P (Space and Planetary Sciences) » P-EM Solar-Terrestrial Sciences, Space Electromagnetism & Space Environment

[P-EM14] [EE] Dynamics in magnetosphere and ionosphere

Sun. May 21, 2017 10:45 AM - 12:15 PM 105 (International Conference Hall 1F)

convener:Tomoaki Hori(Graduate school of Science, University of Tokyo), Yoshimasa Tanaka(National Institute of Polar Research), Aoi Nakamizo(Applied Electromagnetic Research Institute, National Institute of Information and Communications Technology), Mitsunori Ozaki(Faculty of Electrical and Computer Engineering, Institute of Science and Engineering, Kanazawa University), Chairperson:Atsuki Shinbori(ISEE, Nagoya Univ.), Chairperson:Shin'ya Nakano(The Institute of Statistical Mathematics), Chairperson:Shin-ichiro Oyama(ISEE, Nagoya Univ.)

11:15 AM - 11:30 AM

[PEM14-20] Seasonal and solar wind control of the reconnection line location at the Earth’s dayside magnetopause

*Yasuto Hoshi1,2, Hiroshi Hasegawa2, Naritoshi Kitamura2, Yoshifumi Saito2 (1.Graduate School of Science, The University of Tokyo, 2.ISAS/JAXA)

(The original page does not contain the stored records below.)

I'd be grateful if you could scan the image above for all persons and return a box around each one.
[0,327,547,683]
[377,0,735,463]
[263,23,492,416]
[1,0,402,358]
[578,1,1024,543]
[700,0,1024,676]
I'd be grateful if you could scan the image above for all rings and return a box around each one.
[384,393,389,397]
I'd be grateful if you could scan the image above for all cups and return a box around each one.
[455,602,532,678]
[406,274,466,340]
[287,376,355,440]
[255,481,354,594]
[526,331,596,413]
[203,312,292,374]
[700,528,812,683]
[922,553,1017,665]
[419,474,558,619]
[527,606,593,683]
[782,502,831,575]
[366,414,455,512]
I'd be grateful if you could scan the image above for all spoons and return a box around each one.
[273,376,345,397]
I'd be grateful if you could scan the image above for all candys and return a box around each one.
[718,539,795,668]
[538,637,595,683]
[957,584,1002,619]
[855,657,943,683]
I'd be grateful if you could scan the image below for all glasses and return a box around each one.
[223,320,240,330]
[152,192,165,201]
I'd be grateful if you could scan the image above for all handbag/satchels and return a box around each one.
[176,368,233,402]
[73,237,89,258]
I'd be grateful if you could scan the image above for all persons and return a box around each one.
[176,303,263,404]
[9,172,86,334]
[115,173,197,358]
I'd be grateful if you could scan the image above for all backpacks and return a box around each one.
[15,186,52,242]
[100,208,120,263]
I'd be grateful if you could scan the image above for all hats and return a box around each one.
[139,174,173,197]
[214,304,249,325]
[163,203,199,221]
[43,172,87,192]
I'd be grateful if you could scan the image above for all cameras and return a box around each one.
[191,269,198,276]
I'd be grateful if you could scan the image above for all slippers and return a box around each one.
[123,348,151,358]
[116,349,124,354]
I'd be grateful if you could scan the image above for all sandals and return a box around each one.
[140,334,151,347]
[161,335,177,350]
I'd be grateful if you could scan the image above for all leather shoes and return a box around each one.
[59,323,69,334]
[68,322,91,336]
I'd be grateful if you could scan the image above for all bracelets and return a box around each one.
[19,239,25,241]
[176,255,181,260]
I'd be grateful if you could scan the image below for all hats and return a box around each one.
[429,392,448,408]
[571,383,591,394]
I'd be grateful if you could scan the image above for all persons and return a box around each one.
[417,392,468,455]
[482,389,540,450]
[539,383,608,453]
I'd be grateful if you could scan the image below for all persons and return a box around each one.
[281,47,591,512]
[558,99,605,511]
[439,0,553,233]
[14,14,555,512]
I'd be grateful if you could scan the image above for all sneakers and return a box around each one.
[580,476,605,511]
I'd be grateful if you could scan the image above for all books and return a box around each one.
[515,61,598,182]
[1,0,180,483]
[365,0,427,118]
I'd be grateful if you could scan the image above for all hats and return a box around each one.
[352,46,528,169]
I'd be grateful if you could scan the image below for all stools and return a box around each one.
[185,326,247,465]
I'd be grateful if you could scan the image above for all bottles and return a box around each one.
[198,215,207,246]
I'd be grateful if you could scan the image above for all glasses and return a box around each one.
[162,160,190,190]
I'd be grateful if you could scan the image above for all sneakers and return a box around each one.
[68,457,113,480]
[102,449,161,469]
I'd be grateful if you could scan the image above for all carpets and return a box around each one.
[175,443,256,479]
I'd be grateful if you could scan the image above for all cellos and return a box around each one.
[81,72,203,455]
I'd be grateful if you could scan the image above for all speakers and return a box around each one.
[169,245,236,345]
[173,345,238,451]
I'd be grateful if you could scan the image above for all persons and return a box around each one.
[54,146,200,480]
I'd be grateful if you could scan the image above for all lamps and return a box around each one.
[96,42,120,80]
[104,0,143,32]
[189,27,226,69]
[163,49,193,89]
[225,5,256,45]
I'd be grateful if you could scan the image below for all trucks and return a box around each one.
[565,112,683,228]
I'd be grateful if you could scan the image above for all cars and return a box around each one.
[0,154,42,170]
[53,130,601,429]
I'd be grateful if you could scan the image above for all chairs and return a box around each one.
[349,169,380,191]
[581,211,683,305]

Keywords:magnetopause, magnetic reconnection

Geomagnetic disturbances in the geospace such as aurora and geomagnetic storm are driven by solar wind energy transported into the Earth’s magnetosphere. Magnetic reconnection at the dayside magnetopause is the most important process by which solar wind energy enters the magnetosphere. This is a phenomenon in which the interplanetary magnetic field (IMF) in the solar wind and the Earth’s magnetic field re-connect. Under southward and/or predominantly dawn-dusk IMF conditions, magnetic reconnection takes place along an extended reconnection line at low latitudes, called the X-line. Geomagnetic flux connected to the IMF is transported to, and is stored in, the nightside magnetosphere. The amount of solar wind energy that flows into the magnetosphere is controlled by the efficiency of reconnection occurring at the dayside magnetopause. The efficiency of reconnection may depend on the X-line location. When the X-line location shifts from the subsolar point, where the sun is at the zenith, the boundary conditions around the X-line can change. Therefore, the amount of solar wind energy flowing into the Earth’s magnetosphere can change because of the changed efficiency of the reconnection. In recent years, some models and observations showed that finite dipole tilt or IMF BX controls the X-line location by moving it northward or southward from the subsolar point. Although the X-line location is an important parameter in solar wind energy transport, its dependence on dipole tilt and IMF Bx is not yet made clear based on statistical observational studies. We statistically estimated the X-line location by investigating the occurrence pattern of reconnection jets observed at the dayside magnetopause. Used here are plasma and magnetic field data taken in the dayside magnetopause region within the magnetic local time range of 10 to 14 hours from 10 years of observations by the THEMIS spacecraft.

Among full magnetopause crossing events, flows with a speed tangential to the magnetopause exceeding 150 km/s, which is of the order of the Alfvén speed in the magnetosheath, are chosen as candidates of the reconnection jets. The Walén relation is used to test whether the flow was generated by reconnection, and a total of 715 jets were identified. We estimated the X-line location by the direction and position of the identified jets. The present analysis assume that the northward jets are observed on the northern side of the X-line and the southward jets are observed on the southern side. The average X-line location was estimated by determining a linear discriminant function that minimizes the occurrence probability of the southward jets on the northern side of the estimated X-line or the northward jets on the southern side. It was found that the X-line location shifts about 6 Earth radii from the subsolar point toward the winter hemisphere under the largest dipole tilt. This is also the first study that reveals that the X-line location shifts about 2.5 Earth radii from the subsolar point when the IMF BX component is large. The results demonstrate that the effect of dipole tilt on the X-line position is larger than that of the IMF BX component. To summarize, the dipole tilt dependence of the X-line location suggests that efficiency of energy transport into the magnetosphere by dayside magnetic reconnection during southward IMF may decrease when the dipole tilt is large. This suggests that the well-known geomagnetic activity decrease under larger dipole tilts may be partially due to the X line position displaced from the subsolar point for large dipole tilt.